Kooperation im Rahmen der Nachsorge: Die Einbeziehung der niedergelassenen Ärzte in die Nachsorgebehandlung wird im „Modell Hauskrankenpflege" vorgestellt.

Da aufgrund der geringen Haushaltsgrößen und der weitgehenden Berufstätigkeit aller Haushaltsmitglieder eine Pflege im Rahmen der Familie ohne geeignete Hilfestellung von „außen" meist nicht möglich ist, ist die Schaffung der infrastrukturellen Voraussetzungen für die Hauskrankenpflege durch Institutionalisierung einer „spitalsexternen Gruppenpflege" erforderlich.

Diese Gruppenpflege soll sich aus Ärzten und aus Pflegepersonal zusammensetzen.
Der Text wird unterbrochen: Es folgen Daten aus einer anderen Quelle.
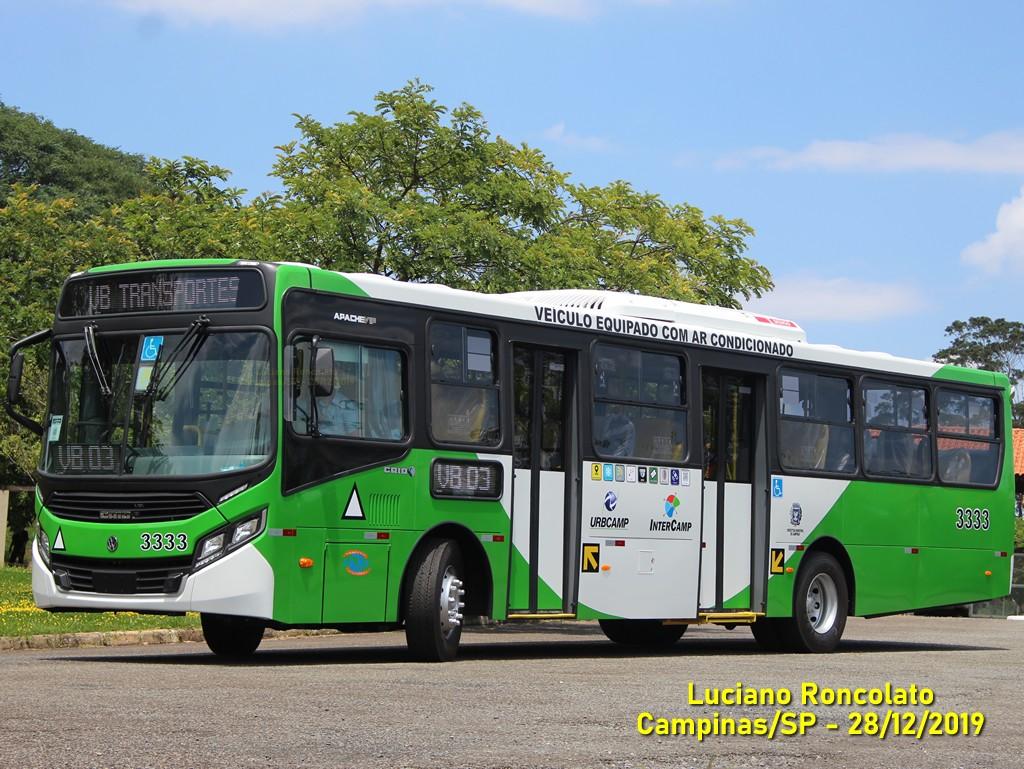 Ao contrário do que Jonas disse, Campinas não vai receber mais 50 ônibus novos em breve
Das beste medizinische Ergebnis wäre wohl zu erwarten, wenn das Modell „Hauskrankenpflege" mit dem Modell „Nachsorge- und Leichtpflege" verbunden würde und beim letztgenannten die vermehrte Einbeziehung niedergelassener Ärzte in die notwendigen therapeutischen Maßnahmen in der Nachsorgephase gesichert wäre.

Dieser Gedanke wurde von mehr als 95 Prozent der im Rahmen der Studie befragten Experten als zumindest „gute Idee" und von fast 94 Prozent als zumindest „teilweise realisierbar" angesehen.
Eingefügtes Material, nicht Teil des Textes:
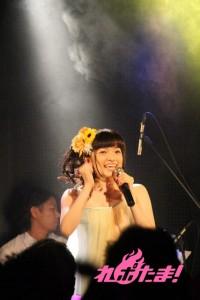 yoshida_birthday_2014_25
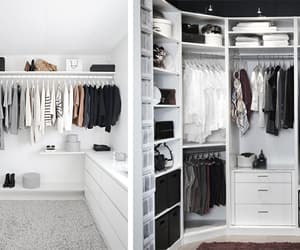 blacknwhite, closet, and gorgeous image
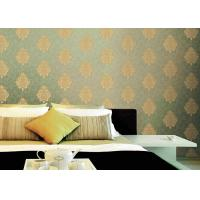 Buy cheap Classical Damask Pattern PVC Vinyl Wallpaper Non pasted Wallpaper Roll product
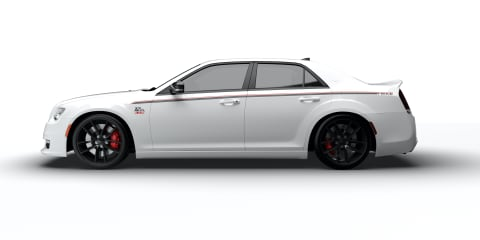 Chrysler 300 SRT Pacer limited edition arrives in Australian showrooms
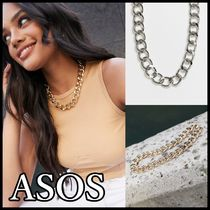 ASOS*チェーンネックレス 国内発送★送料込み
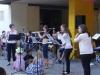 1463-musikschulkonzert-20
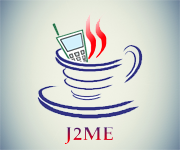 j2me Our Expertise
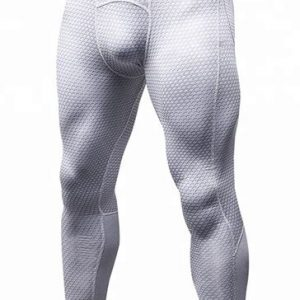 compression running tights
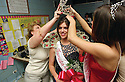 Tomato Fest queen gets crowned in Chalmette, 2002
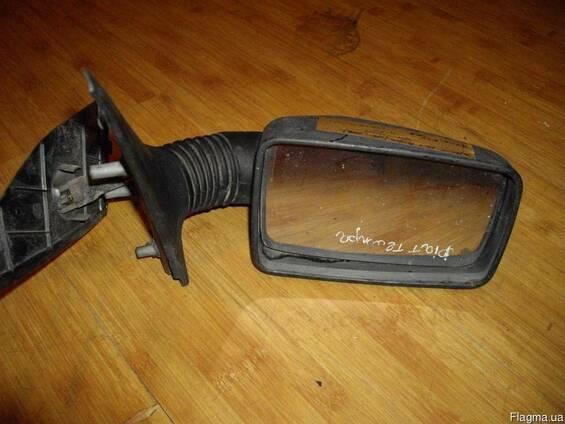 Зеркало боковое Fiat Tempra (1990г - 1996г)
Die Hypothese, daß Patienten aus der stationären Behandlung früher entlassen werden könnten, wenn eine abgestimmte ambulante Nachsorgebehandlung gewährleistet wäre, wird von knapp 95 Prozent der Experten bejaht, wobei kein wesentlicher Unterschied zwischen der Meinung der niedergelassenen Ärzte und der Spitalsärzte bzw. Spitalsverwalter besteht.

Der Autor ist Direktor der Ersten Allgemeinen Versicherungs-AG.

GESUNDHEITSWESEN IN OSTERREICH. Teil II. Von Evelyn Mayer-Deyssig hrsg. im Auftrag der privaten Krankenversicherungen.